Juken New Zealand Ltd a confirmé, le 24 juin 2026, l’ouverture d’une procédure de consultation pour la fermeture de son usine Northland Mill à Kaitāia. Faute d’acheteur, cette décision menace environ 60 emplois dans une région où le secteur forestier est vital, malgré les efforts de la société pour trouver une solution alternative viable.
Les pressions économiques derrière la décision de Juken New Zealand
La direction de la société d’origine japonaise a admis avoir épuisé ses options de vente pour le site de Kaitāia. Selon les informations rapportées par 1News, l’entreprise a mené un processus de recherche intensif sans succès. Yasufumi Tsuchiya, directeur de JNL, a justifié cette proposition par une conjoncture sectorielle particulièrement dégradée.« Cette proposition reflète des conditions de marché difficiles, notamment une baisse de la demande sur des marchés clés, une hausse des coûts et un volume de travail insuffisant pour maintenir l’usine de manière durable », a déclaré Yasufumi Tsuchiya dans un communiqué.

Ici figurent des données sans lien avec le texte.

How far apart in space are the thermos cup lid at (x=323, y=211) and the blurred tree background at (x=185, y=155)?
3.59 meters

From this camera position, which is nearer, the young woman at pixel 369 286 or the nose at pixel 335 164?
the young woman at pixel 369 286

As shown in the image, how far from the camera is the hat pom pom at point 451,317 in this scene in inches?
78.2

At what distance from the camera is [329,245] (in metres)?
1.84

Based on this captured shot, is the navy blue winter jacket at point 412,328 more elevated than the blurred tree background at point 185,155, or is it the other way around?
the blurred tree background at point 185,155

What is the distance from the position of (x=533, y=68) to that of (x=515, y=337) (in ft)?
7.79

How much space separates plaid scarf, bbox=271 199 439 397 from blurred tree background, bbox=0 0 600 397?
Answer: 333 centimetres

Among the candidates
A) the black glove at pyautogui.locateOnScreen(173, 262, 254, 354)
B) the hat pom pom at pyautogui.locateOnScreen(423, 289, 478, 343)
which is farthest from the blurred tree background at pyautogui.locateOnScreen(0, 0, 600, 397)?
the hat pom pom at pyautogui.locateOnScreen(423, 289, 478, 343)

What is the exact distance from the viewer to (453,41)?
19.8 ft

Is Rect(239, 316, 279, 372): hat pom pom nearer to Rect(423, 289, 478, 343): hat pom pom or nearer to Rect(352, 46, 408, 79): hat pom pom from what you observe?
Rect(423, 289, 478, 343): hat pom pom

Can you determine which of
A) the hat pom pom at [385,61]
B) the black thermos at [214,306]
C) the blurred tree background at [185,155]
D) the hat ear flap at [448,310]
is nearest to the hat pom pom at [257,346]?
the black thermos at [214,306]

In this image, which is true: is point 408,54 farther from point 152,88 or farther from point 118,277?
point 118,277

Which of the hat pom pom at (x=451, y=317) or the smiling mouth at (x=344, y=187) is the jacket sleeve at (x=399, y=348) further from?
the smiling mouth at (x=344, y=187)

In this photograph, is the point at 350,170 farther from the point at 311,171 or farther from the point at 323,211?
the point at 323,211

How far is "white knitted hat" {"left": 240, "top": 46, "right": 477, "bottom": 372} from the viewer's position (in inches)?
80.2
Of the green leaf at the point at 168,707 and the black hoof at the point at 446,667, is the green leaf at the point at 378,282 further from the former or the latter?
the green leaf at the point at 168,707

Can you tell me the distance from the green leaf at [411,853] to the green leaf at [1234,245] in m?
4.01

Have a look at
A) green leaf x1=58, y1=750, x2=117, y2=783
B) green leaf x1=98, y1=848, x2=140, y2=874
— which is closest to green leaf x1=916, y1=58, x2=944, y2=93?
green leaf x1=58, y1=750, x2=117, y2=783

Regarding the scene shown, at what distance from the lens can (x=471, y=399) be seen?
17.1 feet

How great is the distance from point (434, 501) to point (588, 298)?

L’impact social sur la région du Far North
Pour la communauté de Kaitāia, l’annonce a provoqué un choc profond. Les deux usines représentent le deuxième employeur de la ville dans un district où l’accès à l’emploi est déjà restreint. Si la Northland Mill emploie environ 60 personnes, la Triboard Mill en compte 140, créant un pilier économique local de 200 salariés. Marcus Coverdale, organisateur du syndicat Workers First, a indiqué que les employés ont été convoqués dès 6h30 ce mercredi pour apprendre l’échec de la période de vente. Il appelle désormais l’État à intervenir pour « lancer une bouée de sauvetage aux travailleurs ». L’inquiétude est partagée par les autorités locales, qui craignent une onde de choc sur l’ensemble du tissu économique régional.« À un moment où le coût de la vie, les pressions sur le logement et les prix du carburant pèsent déjà lourdement, une nouvelle comme celle-ci frappera fort », a affirmé Chicky Rudkin, maire par intérim du Far North, selon une analyse de RNZ.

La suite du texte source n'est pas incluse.